- [Trecho selecionado]:
A advertência responsável do Codificador nos remete à idéia do uso da mediunidade e do superdimensionamento das mensagens psicografadas, tanto àquela época quanto em nossos dias. Desnecessário dizer que, via de regra, os procedimentos cunhados por Rivail na análise e no processamento das comunicações mediúnicas, para fins de publicação e aceitação no (ainda) incipiente cenário das associações espíritas da França do século XIX, foi (prática e completamente) rechaçado pela grande maioria das instituições espíritas do presente. 

Em outras palavras, se aceita (quase) tudo como fidedigno e verossímil, principalmente no âmbito das reuniões mediúnicas e, mais que isso, com o entusiasmado interesse de empresas comerciais (a maioria leiga e sem compromisso com a Filosofia Espírita) em publicar romances “psicografados”, ou livros de “auto ajuda” e “reforma íntima”. Temos por aí uma proliferação de ervas daninhas que, se não são totalmente nocivas à planta espiritista, causando-lhe, aqui e acolá, alguns abalos à árvore (meio espírita), porque disseminam invencionices e absurdos; muitos, até, impublicáveis aqui.

Itens de uma fonte de dados
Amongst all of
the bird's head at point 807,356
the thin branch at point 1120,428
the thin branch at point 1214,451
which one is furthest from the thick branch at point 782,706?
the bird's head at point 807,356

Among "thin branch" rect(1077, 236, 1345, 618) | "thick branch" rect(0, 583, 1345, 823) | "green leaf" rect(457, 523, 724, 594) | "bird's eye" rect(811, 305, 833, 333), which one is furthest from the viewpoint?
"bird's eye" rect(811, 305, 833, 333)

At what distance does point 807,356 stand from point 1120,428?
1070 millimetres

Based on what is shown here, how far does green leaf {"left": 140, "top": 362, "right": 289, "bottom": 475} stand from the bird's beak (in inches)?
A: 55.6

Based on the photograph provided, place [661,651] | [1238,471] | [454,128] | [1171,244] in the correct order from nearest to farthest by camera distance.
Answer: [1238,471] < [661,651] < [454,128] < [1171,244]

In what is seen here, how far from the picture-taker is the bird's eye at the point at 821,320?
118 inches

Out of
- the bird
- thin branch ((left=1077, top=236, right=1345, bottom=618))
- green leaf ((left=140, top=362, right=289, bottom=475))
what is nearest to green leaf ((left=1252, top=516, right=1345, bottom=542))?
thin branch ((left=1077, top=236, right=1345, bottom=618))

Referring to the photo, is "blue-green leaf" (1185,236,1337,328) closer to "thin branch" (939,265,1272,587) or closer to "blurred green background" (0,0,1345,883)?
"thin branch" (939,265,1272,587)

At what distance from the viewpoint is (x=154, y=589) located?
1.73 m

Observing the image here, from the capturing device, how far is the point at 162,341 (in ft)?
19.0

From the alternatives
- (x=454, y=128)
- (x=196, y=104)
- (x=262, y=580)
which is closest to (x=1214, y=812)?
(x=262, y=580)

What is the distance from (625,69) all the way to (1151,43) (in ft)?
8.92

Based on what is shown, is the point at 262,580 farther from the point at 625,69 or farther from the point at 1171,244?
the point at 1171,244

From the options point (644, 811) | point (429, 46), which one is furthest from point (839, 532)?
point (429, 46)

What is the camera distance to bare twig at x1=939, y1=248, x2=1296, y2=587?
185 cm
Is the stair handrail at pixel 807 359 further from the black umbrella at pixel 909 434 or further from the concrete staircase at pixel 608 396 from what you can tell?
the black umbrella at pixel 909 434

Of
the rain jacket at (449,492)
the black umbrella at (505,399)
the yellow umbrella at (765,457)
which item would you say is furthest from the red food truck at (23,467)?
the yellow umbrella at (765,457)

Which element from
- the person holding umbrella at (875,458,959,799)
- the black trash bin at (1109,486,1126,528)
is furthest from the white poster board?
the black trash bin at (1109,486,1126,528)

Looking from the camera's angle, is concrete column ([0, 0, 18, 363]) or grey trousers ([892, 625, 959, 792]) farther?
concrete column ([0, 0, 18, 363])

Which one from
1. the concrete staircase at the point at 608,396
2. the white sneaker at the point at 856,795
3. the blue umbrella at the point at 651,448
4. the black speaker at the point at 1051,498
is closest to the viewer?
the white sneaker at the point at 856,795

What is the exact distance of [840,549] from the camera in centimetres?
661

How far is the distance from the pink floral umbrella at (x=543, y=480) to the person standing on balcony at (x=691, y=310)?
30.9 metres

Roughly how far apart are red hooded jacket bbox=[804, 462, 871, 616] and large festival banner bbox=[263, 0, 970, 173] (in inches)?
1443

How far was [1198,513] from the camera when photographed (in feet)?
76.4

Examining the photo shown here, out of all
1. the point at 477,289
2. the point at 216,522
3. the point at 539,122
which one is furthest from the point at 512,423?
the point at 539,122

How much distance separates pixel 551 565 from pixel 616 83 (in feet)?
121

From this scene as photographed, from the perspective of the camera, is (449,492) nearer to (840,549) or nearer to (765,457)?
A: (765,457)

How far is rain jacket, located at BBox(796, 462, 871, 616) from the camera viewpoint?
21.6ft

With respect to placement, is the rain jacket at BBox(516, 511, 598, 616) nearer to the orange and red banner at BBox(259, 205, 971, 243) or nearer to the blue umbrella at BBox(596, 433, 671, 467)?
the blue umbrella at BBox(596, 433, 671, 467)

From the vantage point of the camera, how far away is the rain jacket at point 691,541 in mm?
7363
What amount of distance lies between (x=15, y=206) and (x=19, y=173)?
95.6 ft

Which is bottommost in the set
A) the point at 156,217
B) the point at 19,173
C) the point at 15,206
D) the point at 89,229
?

- [Enunciado 1]:
De acordo com o texto sobre mediunidade, que tipos de livro as empresas comerciais se interessam em publicar?
- [Enunciado 2]:
Traduza para o inglês esta frase do texto sobre mediunidade: "A advertência responsável do Codificador nos remete à idéia do uso da mediunidade e do superdimensionamento das mensagens psicografadas, tanto àquela época quanto em nossos dias."
- [Enunciado 3]:
Prossiga com o texto sobre mediunidade a partir do ponto em que ele termina.

- [Resposta escrita 1]:
Romances “psicografados” e livros de “auto ajuda” e “reforma íntima”.

- [Resposta escrita 2]:
The Codifier's responsible warning brings to mind the use of mediumship and the overvaluing of psychographed messages, both in that era and in our own day.

- [Resposta escrita 3]:
O fato é que poucos (pouquíssimos, diríamos) estudam. Raros são os que comparam as redações “obtidas mediunicamente” (seja pela mediunidade ou, mais comumente, pelo animismo, ou pela interação entre ambos) com o conjunto de princípios e o contexto das informações contidas nas obras tuteladas por Kardec. Basta ler o conteúdo recheado por alguns floreios, certas frases com apelo sentimental, dadas “orientações” ou conselhos e, também, certos sobrenomes ou alcunhas ao final das mensagens, para que o informe passe a ter conotação de oficialidade, sendo agregado ao conjunto das “verdades espíritas”. Que falta faz o “espírito” do trabalho kardeciano, sobretudo quando calcado na assertiva de Erasto, sobre a imperiosa necessidade de tudo sopesarmos e prudentemente rejeitarmos, até, nove verdades do que aceitar uma única falsa idéia.

São muitos médiuns fascinados, fantasiosos, iludidos, que se esquecem do principal compromisso com a tarefa mediúnica: a Verdade, não a sua, mas a da (Boa) Espiritualidade, a quem deveriam servir no oportuno e benfazejo momento da concentração e do exercício medianímico. É bem verdade que é impossível dissociar, na atividade espiritual, a conjuntura pessoal (de crenças, idiossincrasias, manias e tendências, que todos trazemos e conservamos, no curso das vidas sucessivas) do conteúdo da mensagem que nos é repassada. O filtro, ainda assim, jaz imperfeito na grande parte dos casos.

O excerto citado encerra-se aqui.